🤖 AI Summary
Large audio-language models (LALMs) commonly lack knowledge boundary awareness, hindering their ability to proactively abstain from answering out-of-distribution or unknown queries. This work systematically investigates two reliability-enhancement paradigms: intervention-free approaches (e.g., multimodal chain-of-thought, MCoT) and training-driven methods (e.g., supervised fine-tuning, SFT). We propose the Reliability Gain Index (RGI) as a novel, quantitative evaluation metric and empirically demonstrate— for the first time—that “reliability awareness” is a cross-modal meta-capability transferable across speech, music, and environmental sound domains. Experiments show that both paradigms significantly improve LALMs’ proactive abstention rates on unknown questions; notably, MCoT achieves reliable abstention without requiring additional annotated data. Our study establishes a quantifiable, generalizable methodological foundation for trustworthy LALM deployment.
📝 Abstract
Recent advancements in large audio language models (LALMs) have demonstrated impressive results and promising prospects in universal understanding and reasoning across speech, music, and general sound. However, these models still lack the ability to recognize their knowledge boundaries and refuse to answer questions they don't know proactively. While there have been successful attempts to enhance the reliability of LLMs, reliable LALMs remain largely unexplored.

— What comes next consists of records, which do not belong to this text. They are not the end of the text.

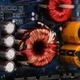 4-канальный усилитель MB Quart FA2-400.4 - изображение 5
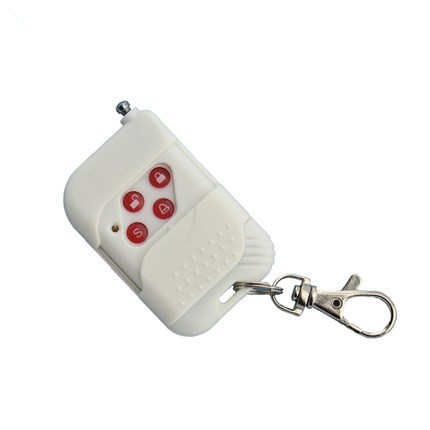 Wholesale 433M315M401-4Kc Luxury Gold Copy Four-Key Remote Control for Rolling Shutter Door Electric Door Remote Control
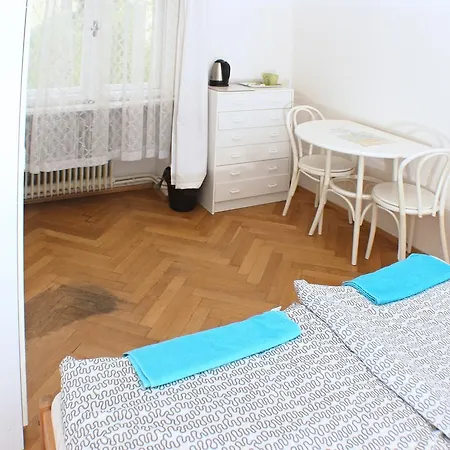 Хостел Prague-1 *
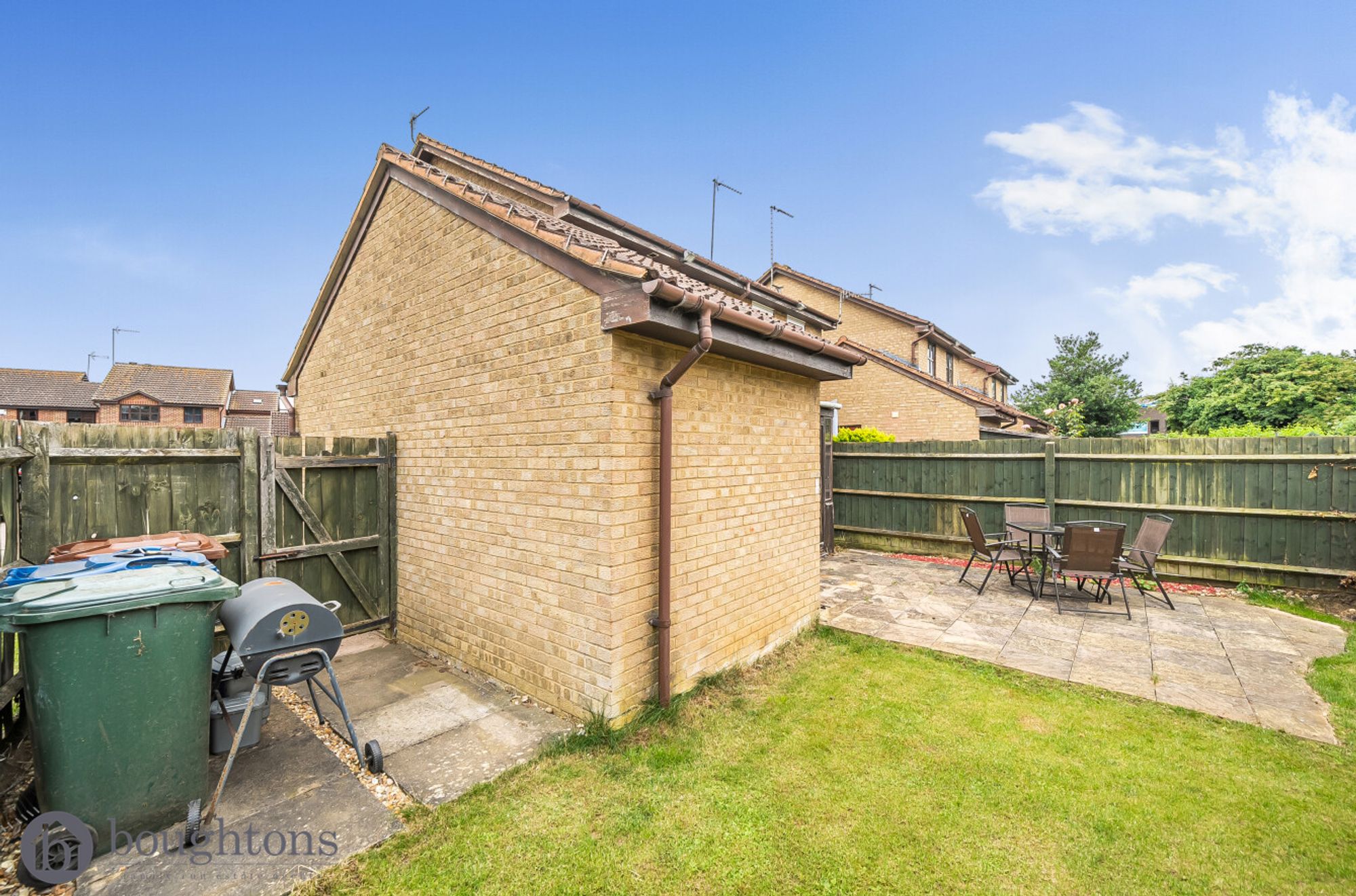 2 bed house for sale in Beaulieu Close, Banbury  - Property Image 14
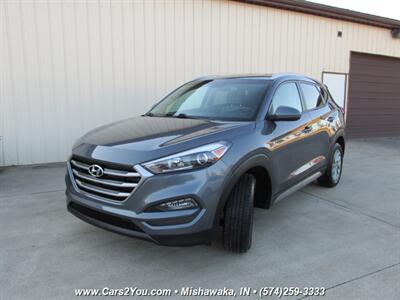 2018 Hyundai TUCSON SEL 4x4   - Photo 3 - Mishawaka, IN 46545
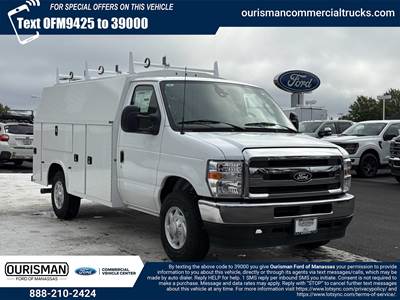 Ford E-350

In this paper, we systematically investigate various approaches towards reliable LALMs, including training-free methods such as multi-modal chain-of-thought (MCoT), and training-based methods such as supervised fine-tuning (SFT). Besides, we identify the limitations of previous evaluation metrics and propose a new metric, the Reliability Gain Index (RGI), to assess the effectiveness of different reliable methods. Our findings suggest that both training-free and training-based methods enhance the reliability of LALMs to different extents. Moreover, we find that awareness of reliability is a"meta ability", which can be transferred across different audio modalities, although significant structural and content differences exist among sound, music, and speech.